## AUFGABEN
a) Fasse den Gerichtsbeschluss in drei Sätzen zusammen.
b) Setze den Gerichtsbeschluss nach seinem letzten Satz fort.

## AUSGANGSTEXT
=====

L 14 AS 1705/09 NZB

Land
Berlin-Brandenburg
Sozialgericht
LSG Berlin-Brandenburg
Sachgebiet
Grundsicherung für Arbeitsuchende
Abteilung
14
1. Instanz
SG Potsdam (BRB)
Aktenzeichen
S 46 AS 2148/09
Datum
2. Instanz
LSG Berlin-Brandenburg
Aktenzeichen
L 14 AS 1705/09 NZB
Datum
3. Instanz
Bundessozialgericht
Aktenzeichen
-
Datum
-
Kategorie
Beschluss
Leitsätze
Die Rechtsfrage, ob (monatliche) Kosten der Unterkunft nach § 41 Abs. 2 SGB 2 in der bis zum 31. Dezember 2010 geltenden Fassung zu runden sind, hat keine grundsätzliche Bedeutung, nachdem § 41 Abs. 2 SGB 2 in der ab 1.1.2011 geltenden Fassung in Kraft getreten ist.
Die Beschwerde des Beklagten gegen die Nichtzulassung der Berufung im Urteil des Sozialgerichts Potsdam vom 09. September 2009 wird zurückgewiesen. Die Beklagte hat der Klägerin auch die notwendigen außergerichtlichen Kosten des Beschwerdeverfahrens zu erstatten.

Gründe:

Die Nichtzulassungsbeschwerde bleibt ohne Erfolg.

Wenn der Beklagte einen Verfahrensfehler iSd § 144 Abs. 2 Nr. 3 Sozialgerichtsgesetz (SGG) mit der Begründung rügt, das Vordergericht habe einen Klageanspruch (Rundung der Kosten der Unterkunft und Heizung – KdU/KdH – für Juli 2009 nach § 41 Abs. 2 des Sozialgesetzbuches Zweites Buch – SGB II – in der bis zum 31. Dezember 2010 geltenden Fassung) verfahrensfehlerhaft übergangen, fehlt ihm bereits das allgemeine Rechtschutzbedürfnis und damit eine Zulässigkeitsvoraussetzung der Nichtzulassungsbeschwerde, weil dies ihn nicht in seinen Rechten verletzt. Aber selbst wenn dieses zu bejahen gewesen wäre, übersieht er, dass die rechtskundig vertretende Klägerin auch nur einen Prozessantrag gestellt hatte, "für den Zeitraum Februar bis Juni 2009 einen weiteren Betrag von 2,40 Euro zu gewähren." Das Sozialgericht hat insoweit über den von der Klägerin erhoben Anspruch iSd § 123 SGG entschieden; es darf im Übrigen auch nicht mehr zusprechen als gewollt ist und nichts anderes (wohl aber weniger); vgl. Keller, in Meyer-Ladewig u. a., SGG, 9. Auflage, 2008, zu § 123 Rdnr. 4. Ein Verfahrensfehler ist hierin nicht zu erblicken, wenn sich das Vordergericht gerade an die Verfahrensordnung gehalten hat.

Die nach § 145 Abs. 1 SGG ansonsten zulässige Beschwerde hat in der Sache keinen Erfolg.

=====

## ANGEZEIGTE INFORMATIONEN
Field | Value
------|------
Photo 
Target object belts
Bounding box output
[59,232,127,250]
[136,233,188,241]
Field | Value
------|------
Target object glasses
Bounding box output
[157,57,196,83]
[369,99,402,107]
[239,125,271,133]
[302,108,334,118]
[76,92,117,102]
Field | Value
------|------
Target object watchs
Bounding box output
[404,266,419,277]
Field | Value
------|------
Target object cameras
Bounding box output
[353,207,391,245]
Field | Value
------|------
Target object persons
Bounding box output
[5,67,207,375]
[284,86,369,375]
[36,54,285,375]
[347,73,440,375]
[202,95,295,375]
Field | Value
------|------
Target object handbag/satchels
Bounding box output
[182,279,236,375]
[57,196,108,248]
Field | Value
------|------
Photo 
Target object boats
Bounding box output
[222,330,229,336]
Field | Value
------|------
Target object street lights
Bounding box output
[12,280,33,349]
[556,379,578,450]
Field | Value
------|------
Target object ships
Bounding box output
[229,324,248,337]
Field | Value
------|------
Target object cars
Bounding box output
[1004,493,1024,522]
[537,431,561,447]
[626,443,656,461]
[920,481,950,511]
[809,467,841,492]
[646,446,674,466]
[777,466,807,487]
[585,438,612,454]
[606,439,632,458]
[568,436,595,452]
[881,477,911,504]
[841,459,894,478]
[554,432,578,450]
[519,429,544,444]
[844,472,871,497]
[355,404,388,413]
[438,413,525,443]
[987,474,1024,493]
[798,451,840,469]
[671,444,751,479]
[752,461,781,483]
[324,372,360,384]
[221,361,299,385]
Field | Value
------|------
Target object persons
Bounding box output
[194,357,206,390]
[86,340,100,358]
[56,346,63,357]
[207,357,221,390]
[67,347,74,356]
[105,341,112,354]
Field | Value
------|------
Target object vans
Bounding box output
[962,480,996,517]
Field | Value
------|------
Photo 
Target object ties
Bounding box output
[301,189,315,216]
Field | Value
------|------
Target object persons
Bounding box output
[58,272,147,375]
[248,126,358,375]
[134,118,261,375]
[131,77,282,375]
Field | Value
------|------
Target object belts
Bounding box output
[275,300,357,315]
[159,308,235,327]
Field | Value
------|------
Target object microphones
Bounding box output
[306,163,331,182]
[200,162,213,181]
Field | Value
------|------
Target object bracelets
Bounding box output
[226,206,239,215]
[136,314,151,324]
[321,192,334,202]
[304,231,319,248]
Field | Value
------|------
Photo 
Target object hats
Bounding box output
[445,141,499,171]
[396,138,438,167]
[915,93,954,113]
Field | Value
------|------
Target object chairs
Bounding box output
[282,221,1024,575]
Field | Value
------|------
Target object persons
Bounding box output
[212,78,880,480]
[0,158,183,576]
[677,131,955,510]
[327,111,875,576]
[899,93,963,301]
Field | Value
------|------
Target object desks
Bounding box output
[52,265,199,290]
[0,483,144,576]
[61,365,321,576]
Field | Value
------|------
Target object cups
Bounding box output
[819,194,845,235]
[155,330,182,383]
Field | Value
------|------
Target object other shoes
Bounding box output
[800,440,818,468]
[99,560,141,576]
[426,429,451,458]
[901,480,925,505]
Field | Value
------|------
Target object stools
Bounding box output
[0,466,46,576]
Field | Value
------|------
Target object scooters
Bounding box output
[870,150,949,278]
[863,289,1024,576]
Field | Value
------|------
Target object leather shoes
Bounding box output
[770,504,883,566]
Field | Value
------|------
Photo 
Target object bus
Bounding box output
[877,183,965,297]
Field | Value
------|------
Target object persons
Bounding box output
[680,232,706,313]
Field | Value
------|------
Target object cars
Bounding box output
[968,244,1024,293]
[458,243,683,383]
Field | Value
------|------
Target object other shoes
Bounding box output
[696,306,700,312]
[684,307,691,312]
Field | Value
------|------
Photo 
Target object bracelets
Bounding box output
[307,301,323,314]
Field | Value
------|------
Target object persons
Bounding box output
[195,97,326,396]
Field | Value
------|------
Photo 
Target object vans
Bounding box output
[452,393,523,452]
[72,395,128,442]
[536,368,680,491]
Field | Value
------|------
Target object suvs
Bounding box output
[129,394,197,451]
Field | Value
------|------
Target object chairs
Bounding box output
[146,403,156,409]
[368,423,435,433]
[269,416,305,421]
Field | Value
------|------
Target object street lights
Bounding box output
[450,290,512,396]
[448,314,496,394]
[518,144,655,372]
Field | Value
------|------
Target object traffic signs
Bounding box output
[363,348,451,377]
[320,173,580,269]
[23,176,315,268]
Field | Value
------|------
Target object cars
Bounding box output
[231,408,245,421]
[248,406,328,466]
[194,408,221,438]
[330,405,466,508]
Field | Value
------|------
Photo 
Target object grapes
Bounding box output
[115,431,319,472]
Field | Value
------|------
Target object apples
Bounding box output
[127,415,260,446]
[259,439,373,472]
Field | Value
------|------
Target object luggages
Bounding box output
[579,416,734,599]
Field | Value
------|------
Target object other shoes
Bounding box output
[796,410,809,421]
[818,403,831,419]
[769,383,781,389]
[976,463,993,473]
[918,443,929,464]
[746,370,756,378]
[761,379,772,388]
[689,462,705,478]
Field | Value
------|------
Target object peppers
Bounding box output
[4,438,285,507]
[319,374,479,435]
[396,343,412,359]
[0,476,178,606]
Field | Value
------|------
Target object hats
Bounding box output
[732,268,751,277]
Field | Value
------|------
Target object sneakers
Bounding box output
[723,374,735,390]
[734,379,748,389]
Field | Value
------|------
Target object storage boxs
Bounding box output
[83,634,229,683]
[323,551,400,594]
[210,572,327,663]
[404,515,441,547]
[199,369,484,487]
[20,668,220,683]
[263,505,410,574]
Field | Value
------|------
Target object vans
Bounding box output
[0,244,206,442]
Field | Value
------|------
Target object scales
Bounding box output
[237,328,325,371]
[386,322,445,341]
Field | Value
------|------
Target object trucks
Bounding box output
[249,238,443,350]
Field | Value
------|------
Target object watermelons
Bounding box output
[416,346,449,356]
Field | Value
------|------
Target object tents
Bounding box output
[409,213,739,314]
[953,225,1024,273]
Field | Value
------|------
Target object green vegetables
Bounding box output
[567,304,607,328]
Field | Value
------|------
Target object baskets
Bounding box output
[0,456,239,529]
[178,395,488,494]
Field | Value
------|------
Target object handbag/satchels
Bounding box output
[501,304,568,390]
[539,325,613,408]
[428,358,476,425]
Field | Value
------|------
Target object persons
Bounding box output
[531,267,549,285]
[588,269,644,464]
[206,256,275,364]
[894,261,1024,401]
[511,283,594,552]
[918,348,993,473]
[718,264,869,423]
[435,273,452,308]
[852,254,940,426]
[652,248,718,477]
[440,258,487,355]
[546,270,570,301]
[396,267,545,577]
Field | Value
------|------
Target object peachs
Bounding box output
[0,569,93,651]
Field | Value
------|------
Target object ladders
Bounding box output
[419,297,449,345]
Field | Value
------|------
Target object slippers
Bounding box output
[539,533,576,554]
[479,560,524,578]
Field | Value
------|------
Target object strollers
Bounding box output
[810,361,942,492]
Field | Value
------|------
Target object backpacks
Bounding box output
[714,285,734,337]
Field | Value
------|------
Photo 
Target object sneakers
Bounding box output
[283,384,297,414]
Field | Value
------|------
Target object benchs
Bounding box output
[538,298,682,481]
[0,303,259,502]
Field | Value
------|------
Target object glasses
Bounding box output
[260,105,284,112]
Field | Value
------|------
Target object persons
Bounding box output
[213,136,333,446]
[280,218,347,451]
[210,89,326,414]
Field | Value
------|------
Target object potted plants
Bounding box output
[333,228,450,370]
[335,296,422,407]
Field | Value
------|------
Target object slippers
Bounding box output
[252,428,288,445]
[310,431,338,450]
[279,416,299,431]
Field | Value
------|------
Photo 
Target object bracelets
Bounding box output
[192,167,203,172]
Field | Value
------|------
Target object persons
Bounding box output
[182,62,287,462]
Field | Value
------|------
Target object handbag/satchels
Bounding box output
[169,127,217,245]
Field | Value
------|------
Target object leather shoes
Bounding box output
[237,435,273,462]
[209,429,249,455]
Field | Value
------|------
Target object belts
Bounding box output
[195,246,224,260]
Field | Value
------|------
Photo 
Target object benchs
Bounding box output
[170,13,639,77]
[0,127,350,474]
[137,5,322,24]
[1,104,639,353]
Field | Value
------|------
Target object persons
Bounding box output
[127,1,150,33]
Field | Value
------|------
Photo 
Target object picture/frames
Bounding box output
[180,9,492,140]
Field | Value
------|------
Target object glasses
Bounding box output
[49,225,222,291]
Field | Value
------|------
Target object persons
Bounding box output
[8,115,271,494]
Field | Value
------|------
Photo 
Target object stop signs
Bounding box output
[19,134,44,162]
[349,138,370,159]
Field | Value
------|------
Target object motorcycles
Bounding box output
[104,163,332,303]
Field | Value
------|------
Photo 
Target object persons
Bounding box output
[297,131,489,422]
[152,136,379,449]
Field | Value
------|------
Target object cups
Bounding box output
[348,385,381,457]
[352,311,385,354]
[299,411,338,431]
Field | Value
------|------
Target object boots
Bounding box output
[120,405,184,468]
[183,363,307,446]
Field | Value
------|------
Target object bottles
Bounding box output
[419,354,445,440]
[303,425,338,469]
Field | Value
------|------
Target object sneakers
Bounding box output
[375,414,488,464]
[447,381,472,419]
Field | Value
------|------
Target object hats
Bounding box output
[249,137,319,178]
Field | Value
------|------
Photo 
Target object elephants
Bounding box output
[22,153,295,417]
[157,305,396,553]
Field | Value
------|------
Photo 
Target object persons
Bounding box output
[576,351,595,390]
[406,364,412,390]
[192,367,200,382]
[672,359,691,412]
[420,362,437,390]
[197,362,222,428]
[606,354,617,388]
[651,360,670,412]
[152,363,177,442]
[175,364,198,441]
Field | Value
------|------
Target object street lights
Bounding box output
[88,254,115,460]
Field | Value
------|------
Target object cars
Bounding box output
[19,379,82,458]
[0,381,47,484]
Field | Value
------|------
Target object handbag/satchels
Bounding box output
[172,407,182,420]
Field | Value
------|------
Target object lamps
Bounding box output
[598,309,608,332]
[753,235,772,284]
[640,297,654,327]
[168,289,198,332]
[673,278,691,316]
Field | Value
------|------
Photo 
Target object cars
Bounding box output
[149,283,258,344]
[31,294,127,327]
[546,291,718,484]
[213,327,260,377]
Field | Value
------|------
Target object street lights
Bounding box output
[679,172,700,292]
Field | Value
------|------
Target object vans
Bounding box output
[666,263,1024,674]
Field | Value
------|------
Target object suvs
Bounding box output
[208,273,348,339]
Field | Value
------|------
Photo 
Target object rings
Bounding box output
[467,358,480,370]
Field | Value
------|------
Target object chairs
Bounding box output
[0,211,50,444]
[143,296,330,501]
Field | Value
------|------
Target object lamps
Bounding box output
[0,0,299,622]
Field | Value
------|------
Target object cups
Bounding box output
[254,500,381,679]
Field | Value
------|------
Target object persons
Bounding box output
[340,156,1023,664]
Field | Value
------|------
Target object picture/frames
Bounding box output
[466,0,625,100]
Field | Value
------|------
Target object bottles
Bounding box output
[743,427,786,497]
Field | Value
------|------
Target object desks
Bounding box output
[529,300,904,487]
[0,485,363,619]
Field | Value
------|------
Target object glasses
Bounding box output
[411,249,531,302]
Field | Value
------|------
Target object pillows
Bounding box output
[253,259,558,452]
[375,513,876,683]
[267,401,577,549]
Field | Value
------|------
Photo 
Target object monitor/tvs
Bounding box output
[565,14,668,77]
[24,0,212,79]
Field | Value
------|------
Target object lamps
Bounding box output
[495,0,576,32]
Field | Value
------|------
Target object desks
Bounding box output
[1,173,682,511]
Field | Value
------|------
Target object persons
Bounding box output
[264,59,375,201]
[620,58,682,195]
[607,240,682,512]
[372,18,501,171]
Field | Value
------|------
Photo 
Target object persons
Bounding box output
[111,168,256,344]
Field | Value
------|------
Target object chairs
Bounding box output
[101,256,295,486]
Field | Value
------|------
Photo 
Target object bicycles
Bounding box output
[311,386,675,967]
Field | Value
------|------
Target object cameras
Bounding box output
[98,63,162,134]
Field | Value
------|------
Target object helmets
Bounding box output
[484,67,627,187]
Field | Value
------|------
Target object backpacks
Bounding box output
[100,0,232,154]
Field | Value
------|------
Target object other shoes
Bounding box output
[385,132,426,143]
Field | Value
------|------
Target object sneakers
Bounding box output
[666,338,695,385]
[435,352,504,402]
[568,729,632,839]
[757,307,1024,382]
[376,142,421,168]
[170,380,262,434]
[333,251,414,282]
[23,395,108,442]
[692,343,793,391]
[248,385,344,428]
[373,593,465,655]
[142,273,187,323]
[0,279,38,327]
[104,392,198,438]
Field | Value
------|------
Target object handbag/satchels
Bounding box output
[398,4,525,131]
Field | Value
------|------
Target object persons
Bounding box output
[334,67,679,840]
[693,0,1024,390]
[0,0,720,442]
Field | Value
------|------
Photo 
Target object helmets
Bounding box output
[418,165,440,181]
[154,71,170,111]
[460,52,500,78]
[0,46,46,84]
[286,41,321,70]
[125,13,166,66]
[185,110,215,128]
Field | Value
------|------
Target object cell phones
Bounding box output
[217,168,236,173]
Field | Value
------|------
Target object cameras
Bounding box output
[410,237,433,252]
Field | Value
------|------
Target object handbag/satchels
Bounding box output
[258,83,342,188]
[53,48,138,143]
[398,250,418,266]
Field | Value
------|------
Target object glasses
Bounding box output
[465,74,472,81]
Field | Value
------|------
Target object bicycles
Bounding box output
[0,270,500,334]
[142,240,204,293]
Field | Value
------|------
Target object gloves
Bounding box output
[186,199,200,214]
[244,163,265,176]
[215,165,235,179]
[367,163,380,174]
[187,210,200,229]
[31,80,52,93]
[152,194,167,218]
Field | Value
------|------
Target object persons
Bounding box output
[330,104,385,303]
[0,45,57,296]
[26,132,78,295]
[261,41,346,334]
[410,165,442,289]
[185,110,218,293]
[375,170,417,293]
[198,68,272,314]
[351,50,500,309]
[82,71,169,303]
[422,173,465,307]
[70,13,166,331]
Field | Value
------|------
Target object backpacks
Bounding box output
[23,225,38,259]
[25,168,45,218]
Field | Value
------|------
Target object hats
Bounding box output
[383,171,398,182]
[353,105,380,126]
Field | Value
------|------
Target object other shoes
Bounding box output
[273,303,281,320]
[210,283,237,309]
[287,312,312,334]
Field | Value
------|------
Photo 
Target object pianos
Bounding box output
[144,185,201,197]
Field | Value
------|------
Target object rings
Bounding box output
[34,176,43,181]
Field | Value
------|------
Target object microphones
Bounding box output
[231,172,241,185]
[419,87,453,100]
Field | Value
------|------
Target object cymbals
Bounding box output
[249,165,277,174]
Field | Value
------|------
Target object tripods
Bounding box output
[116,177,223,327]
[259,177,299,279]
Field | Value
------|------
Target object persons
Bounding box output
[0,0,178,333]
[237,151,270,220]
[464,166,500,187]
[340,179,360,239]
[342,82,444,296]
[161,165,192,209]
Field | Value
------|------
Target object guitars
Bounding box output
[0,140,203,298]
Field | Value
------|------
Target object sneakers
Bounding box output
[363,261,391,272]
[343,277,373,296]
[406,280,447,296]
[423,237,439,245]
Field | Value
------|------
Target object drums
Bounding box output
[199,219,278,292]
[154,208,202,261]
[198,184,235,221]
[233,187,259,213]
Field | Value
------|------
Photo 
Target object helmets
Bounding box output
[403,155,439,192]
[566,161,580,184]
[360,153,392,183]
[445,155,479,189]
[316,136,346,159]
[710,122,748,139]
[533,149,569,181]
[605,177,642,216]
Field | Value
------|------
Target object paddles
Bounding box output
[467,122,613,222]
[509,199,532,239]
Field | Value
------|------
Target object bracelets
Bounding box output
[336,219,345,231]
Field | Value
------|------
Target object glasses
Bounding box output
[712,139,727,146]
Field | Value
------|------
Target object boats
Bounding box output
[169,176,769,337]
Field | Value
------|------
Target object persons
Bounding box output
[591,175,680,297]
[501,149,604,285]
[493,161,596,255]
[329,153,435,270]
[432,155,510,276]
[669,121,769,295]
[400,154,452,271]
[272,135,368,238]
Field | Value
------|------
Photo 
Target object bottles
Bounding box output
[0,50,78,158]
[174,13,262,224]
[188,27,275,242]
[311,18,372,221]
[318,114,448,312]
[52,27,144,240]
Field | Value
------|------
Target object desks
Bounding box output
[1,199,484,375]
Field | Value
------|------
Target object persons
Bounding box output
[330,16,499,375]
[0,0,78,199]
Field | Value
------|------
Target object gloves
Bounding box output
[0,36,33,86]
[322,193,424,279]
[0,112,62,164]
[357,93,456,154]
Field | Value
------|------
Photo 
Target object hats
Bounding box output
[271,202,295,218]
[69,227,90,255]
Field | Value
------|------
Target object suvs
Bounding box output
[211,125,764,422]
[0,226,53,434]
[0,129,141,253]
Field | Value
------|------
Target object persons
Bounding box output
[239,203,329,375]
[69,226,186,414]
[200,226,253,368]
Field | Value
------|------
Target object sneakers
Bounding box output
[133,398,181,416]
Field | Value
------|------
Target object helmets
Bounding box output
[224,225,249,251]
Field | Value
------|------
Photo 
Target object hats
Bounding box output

=====

## LÖSUNGEN
a) Das LSG Berlin-Brandenburg weist die Beschwerde des Beklagten gegen die Nichtzulassung der Berufung im Urteil des Sozialgerichts Potsdam vom 9. September 2009 zurück und bestimmt, dass der Klägerin die notwendigen außergerichtlichen Kosten des Beschwerdeverfahrens zu erstatten sind. Die Rüge, das Sozialgericht habe einen Anspruch auf Rundung der Unterkunftskosten für Juli 2009 übergangen, scheitert schon am fehlenden Rechtsschutzbedürfnis. Außerdem hatte die Klägerin nur einen weiteren Betrag von 2,40 Euro für Februar bis Juni 2009 beantragt, und über diesen Anspruch hat das Sozialgericht entschieden.

b)
Die Beschwerde gegen die Nichtzulassung bleibt erfolglos, weil keiner der in § 144 Abs. 2 Nrn. 1 und 2 SGG genannten weiteren Zulassungsgründe vorliegt.

Grundsätzliche Bedeutung iSd Nr. 1 der genannten Vorschrift hat eine Rechtssache, wenn sie eine Rechtsfrage grundsätzlicher Art aufwirft, die bisher höchstrichterlich nicht geklärt ist. Eine grundsätzliche Bedeutung liegt vor, wenn das Interesse der Allgemeinheit an einer einheitlichen Rechtsprechung und Fortentwicklung des Rechts berührt ist und zu erwarten ist, dass die Entscheidung dazu führen kann, die Rechtseinheitlichkeit in ihrem Bestand zu erhalten oder die Weiterentwicklung des Rechts zu fördern (vgl. Leitherer, in: Meyer-Ladewig, a.a.O., zu § 160 Rdnr. 6). Für die Beurteilung der grundsätzlichen Bedeutung einer Rechtssache ist hinsichtlich der Klärungsbedürftigkeit auf den Zeitpunkt der Entscheidung des Beschwerdegerichts abzustellen (vgl. Bundessozialgericht [BSG], Beschluss vom 16. Mai 2007 - B 11b AS 61/06 B - zitiert nach juris; Meyer-Ladewig, a.a.O., zu § 160a Rdnr. 19 b m.w.N.). Zum Zeitpunkt der Entscheidung ist jedoch die Klärungsbedürftigkeit nicht mehr gegeben. Der Beklagte sieht die "Rechtsfrage, wie genau gemäß § 41 Abs. 2 SGB II zu runden ist", als grundsätzlich klärungsbedürftig an.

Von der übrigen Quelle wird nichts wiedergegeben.